Colorectal cancer is the third most common cancer worldwide, with about 1.8 million new cases and 900,000 deaths per year. Screening for colorectal cancer is essential for early detection and prevention, and colonoscopy is the most effective screening method. However, the effectiveness of colonoscopy depends on the ability of the endoscopist to detect and remove polyps, which are the precursor lesions to colorectal cancer. Missed polyps can lead to delayed diagnosis and treatment, and therefore, improving polyp detection rates is crucial for reducing the incidence and mortality of colorectal cancer.



IMAGE Dataset



The objective of this project is to improve polyp detection rates in colonoscopy and, consequently, improve the screening and diagnosis of colorectal cancer.

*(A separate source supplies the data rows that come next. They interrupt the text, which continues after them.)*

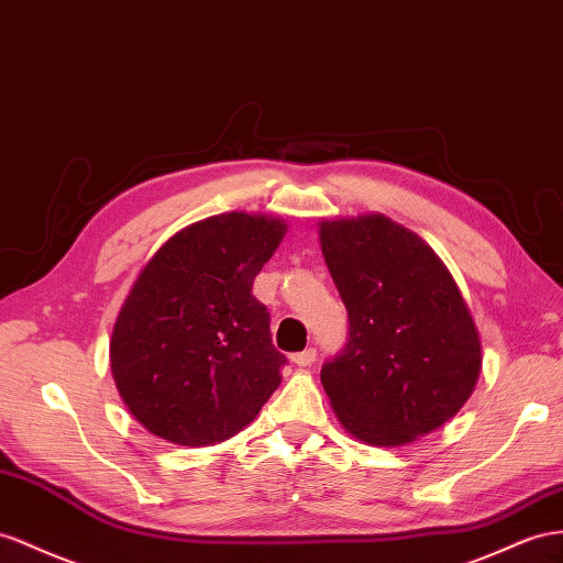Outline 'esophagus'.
I'll list each match as a JSON object with an SVG mask.
<instances>
[{
  "mask_svg": "<svg viewBox=\"0 0 563 563\" xmlns=\"http://www.w3.org/2000/svg\"><path fill=\"white\" fill-rule=\"evenodd\" d=\"M290 362L297 364V366H311L316 362V350L307 347L305 352H297V354L290 356Z\"/></svg>",
  "mask_w": 563,
  "mask_h": 563,
  "instance_id": "1",
  "label": "esophagus"
}]
</instances>
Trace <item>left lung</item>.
<instances>
[{
  "instance_id": "1",
  "label": "left lung",
  "mask_w": 563,
  "mask_h": 563,
  "mask_svg": "<svg viewBox=\"0 0 563 563\" xmlns=\"http://www.w3.org/2000/svg\"><path fill=\"white\" fill-rule=\"evenodd\" d=\"M319 225L350 316L347 344L321 368L330 407L368 444L428 435L466 405L483 368L478 328L452 273L383 213Z\"/></svg>"
}]
</instances>
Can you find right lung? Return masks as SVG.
<instances>
[{"label":"right lung","mask_w":563,"mask_h":563,"mask_svg":"<svg viewBox=\"0 0 563 563\" xmlns=\"http://www.w3.org/2000/svg\"><path fill=\"white\" fill-rule=\"evenodd\" d=\"M287 225L230 211L183 228L140 271L113 323L109 358L128 411L183 446L223 442L250 426L287 358L252 295Z\"/></svg>","instance_id":"add662e5"}]
</instances>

The project aims to achieve the following objectives:

  • Develop a deep learning algorithm for automatic polyp detection and classification in colonoscopy images.
  • Train and validate the algorithm using a large dataset of colonoscopy images with polyps of different sizes, shapes, and locations.
  • Integrate the algorithm into the colonoscopy system to assist endoscopists in real-time during the procedure.
  • Evaluate the performance of the algorithm in terms of sensitivity, specificity, and positive predictive value, and compare it with the performance of human endoscopists.
  • Assess the impact of the algorithm on polyp detection rates, adenoma detection rates, and interval cancer rates in a clinical setting.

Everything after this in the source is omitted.